- Your assignment:
Quote word for word the lines below, beginning with the first and ending with the one that has "Valentines day - Red". Drop the pictures.

- Dataset records:
════

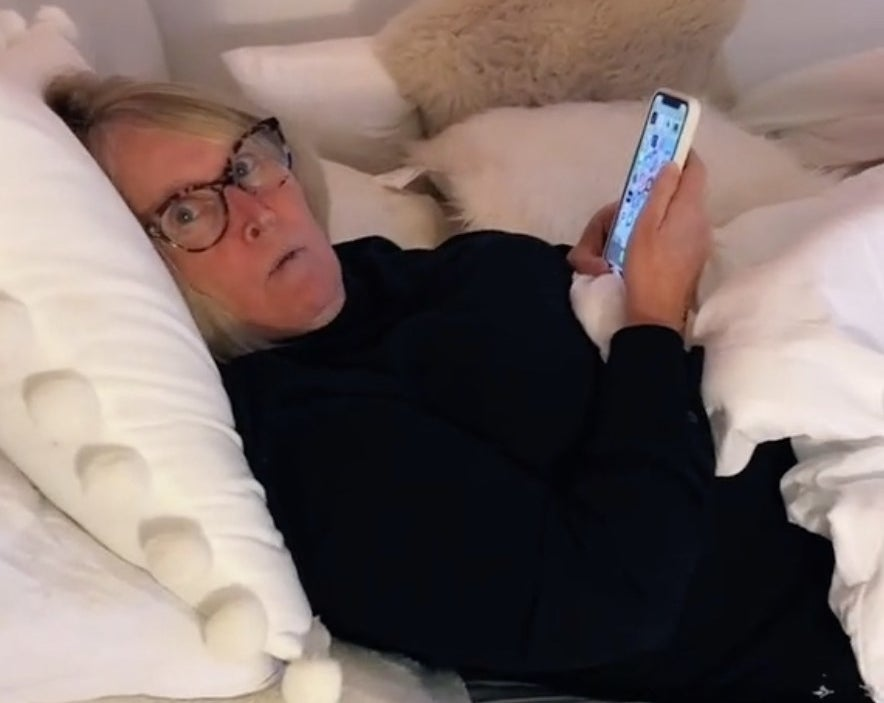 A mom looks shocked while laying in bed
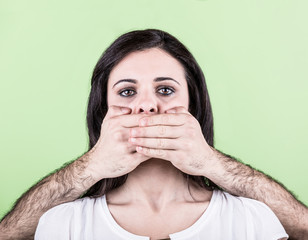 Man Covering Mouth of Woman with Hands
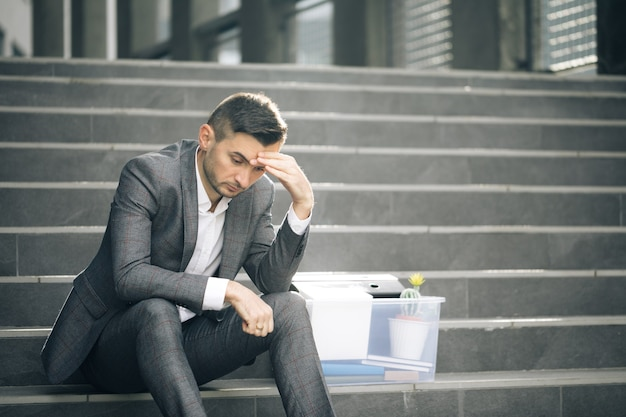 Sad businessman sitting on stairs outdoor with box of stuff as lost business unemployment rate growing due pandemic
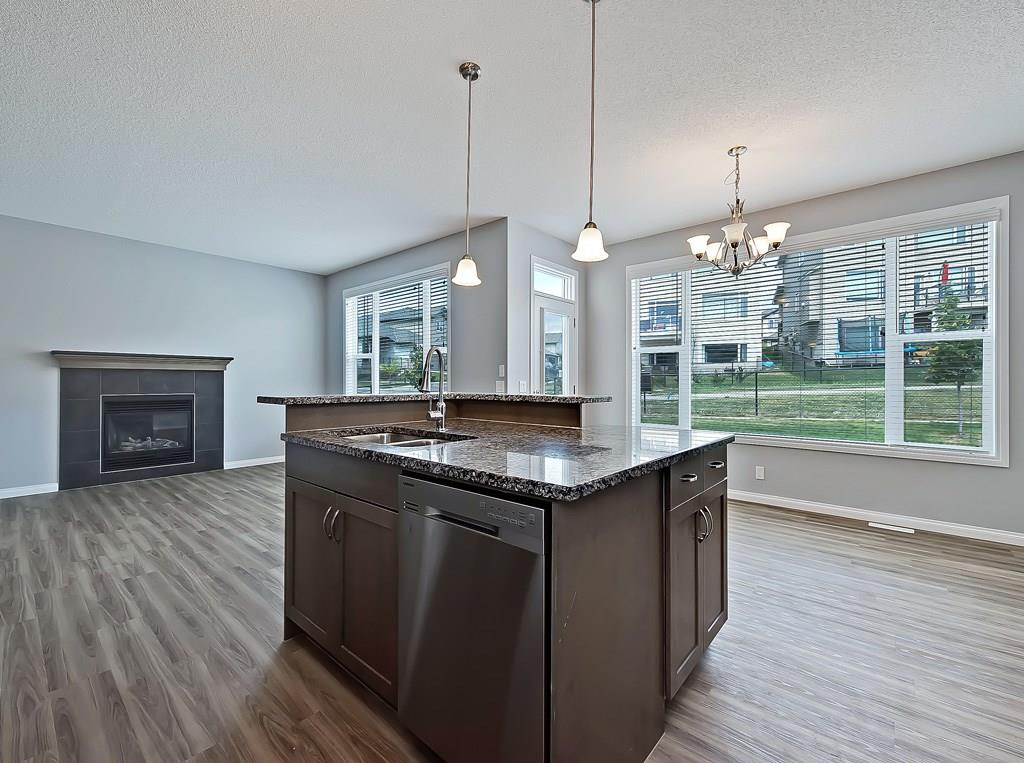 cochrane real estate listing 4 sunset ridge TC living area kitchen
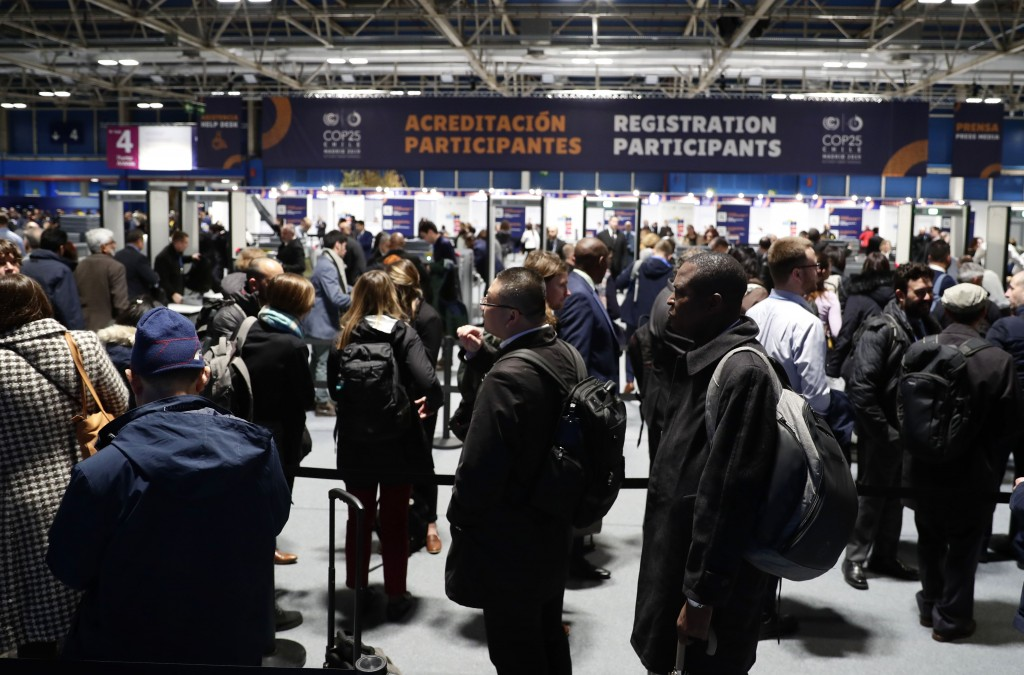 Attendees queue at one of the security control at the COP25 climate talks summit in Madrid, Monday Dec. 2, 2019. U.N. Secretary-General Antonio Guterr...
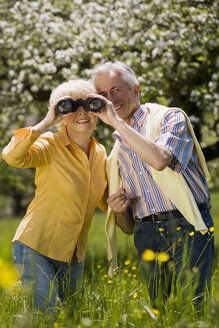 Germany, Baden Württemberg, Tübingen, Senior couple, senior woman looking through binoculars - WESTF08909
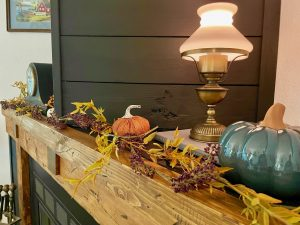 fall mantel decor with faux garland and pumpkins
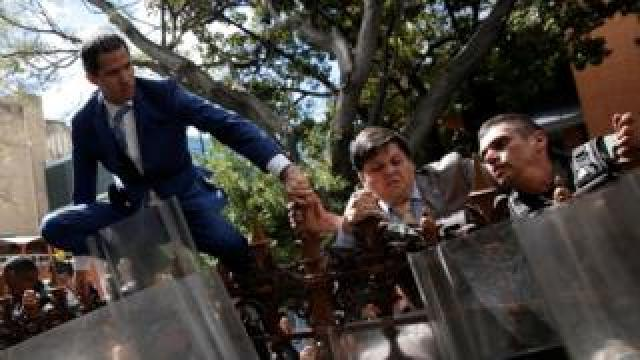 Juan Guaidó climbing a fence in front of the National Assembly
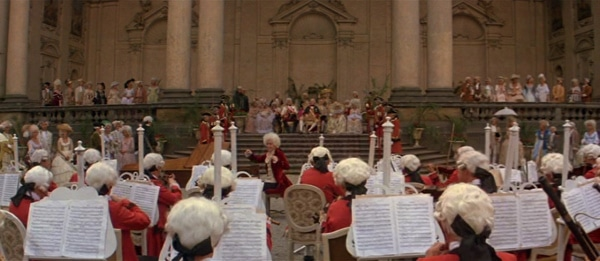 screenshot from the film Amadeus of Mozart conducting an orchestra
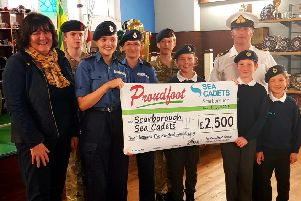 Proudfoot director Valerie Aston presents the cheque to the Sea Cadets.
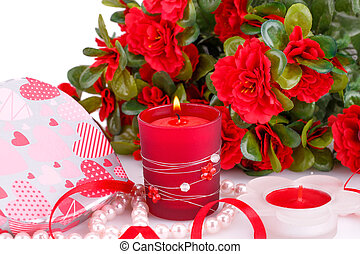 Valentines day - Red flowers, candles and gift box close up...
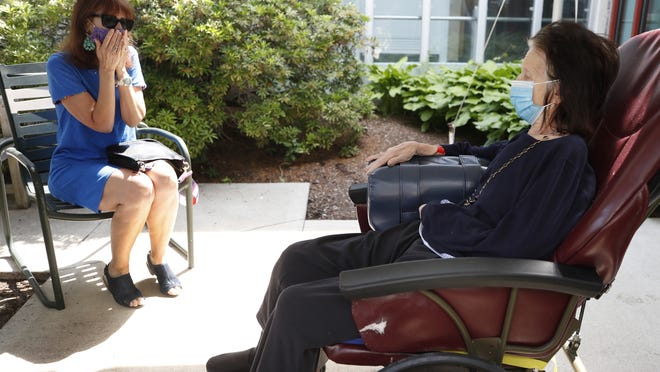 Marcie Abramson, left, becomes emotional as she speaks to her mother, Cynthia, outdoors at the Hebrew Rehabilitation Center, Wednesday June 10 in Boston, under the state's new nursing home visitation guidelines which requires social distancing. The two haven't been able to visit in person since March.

════

- Solution below:
 A mom looks shocked while laying in bed
 Man Covering Mouth of Woman with Hands
 Sad businessman sitting on stairs outdoor with box of stuff as lost business unemployment rate growing due pandemic
 cochrane real estate listing 4 sunset ridge TC living area kitchen
 Attendees queue at one of the security control at the COP25 climate talks summit in Madrid, Monday Dec. 2, 2019. U.N. Secretary-General Antonio Guterr...
 Germany, Baden Württemberg, Tübingen, Senior couple, senior woman looking through binoculars - WESTF08909
 fall mantel decor with faux garland and pumpkins
 Juan Guaidó climbing a fence in front of the National Assembly
 screenshot from the film Amadeus of Mozart conducting an orchestra
 Proudfoot director Valerie Aston presents the cheque to the Sea Cadets.
 Valentines day - Red flowers, candles and gift box close up...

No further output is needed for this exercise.